Think about what a true mutex does. The true mutex switches into kernel mode
(aka: your program is no longer running, Linux is running). That means a
spectre-guard / meltdown guard is executed (your TLB buffer may be flushed, as
well as various other memory-guards to prevent Spectre from leaking data).

Once the guards are executed, kernel-mode has to find more work to do.
Traversing the kernel-data structures can take 1 to 10 microseconds, depending
on how cold the cache is. Finally, since another thread may be running (before
your thread comes back), you probably lost all your data from L1 cache (and at
minimum: your branch-predictor state because of Spectre).

A spinlock without any contention takes less than 10-nanoseconds to run, to
maybe 50-nanoseconds with a bit of contention (!!). You're basically
reading/writing data to L1 cache, maybe L3 cache under contention.

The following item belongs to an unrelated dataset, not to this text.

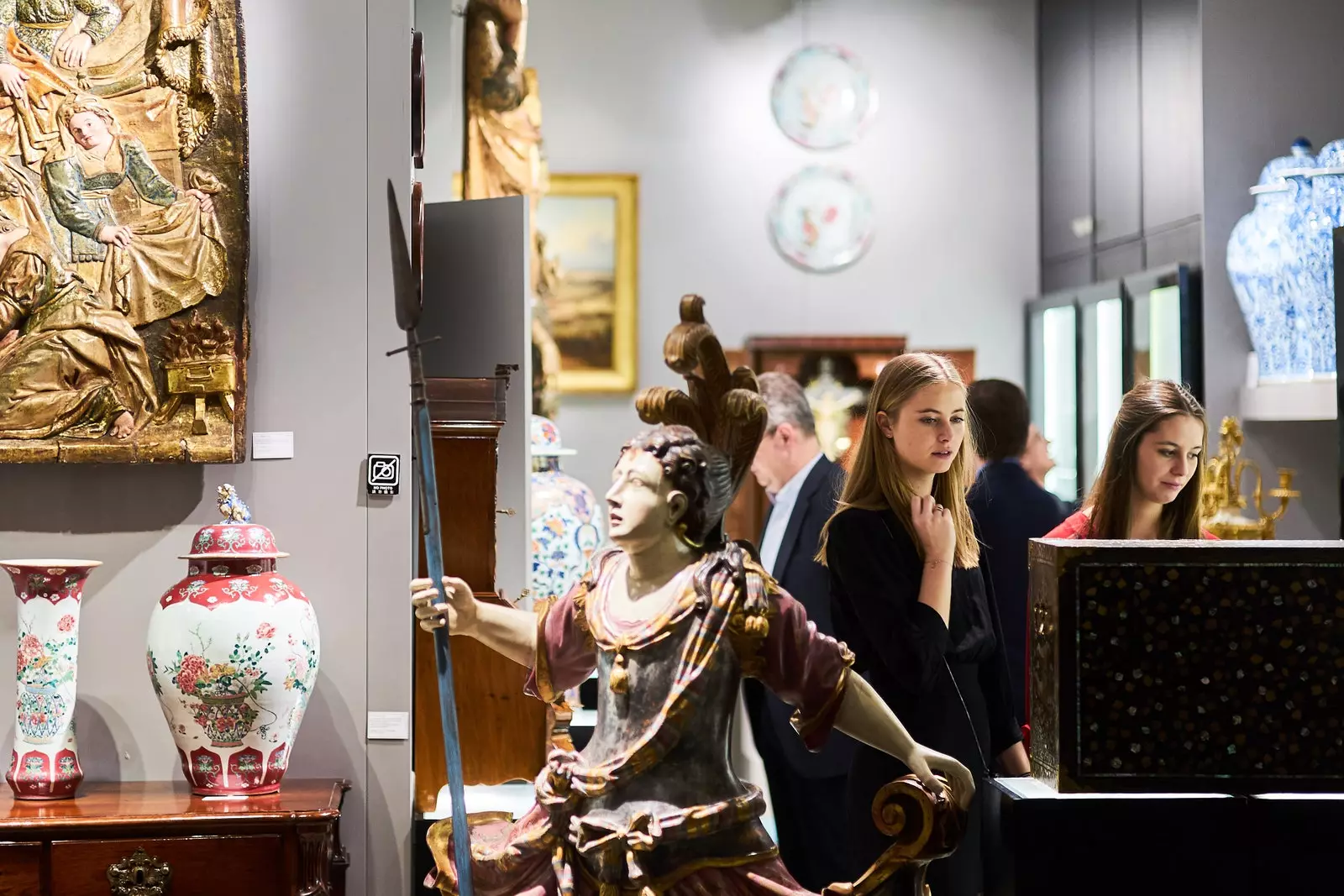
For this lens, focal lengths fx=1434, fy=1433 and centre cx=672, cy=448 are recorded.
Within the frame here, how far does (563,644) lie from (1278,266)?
3476mm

However, a scheduler invocation will be on the order of 5000 nanoseconds (~5
microeconds) or so, due to all of the work that the scheduler has to do.

\--------

Window's default spincount is something on the order of 4000 cycles. Spinning
for 4000-cycles (or less) is an advantage towards a spinlock-like methodology.
(4000 cycles x 4GHz == 1-microsecond). Just to give you an idea of the speed-
magnitudes that are being discussed here.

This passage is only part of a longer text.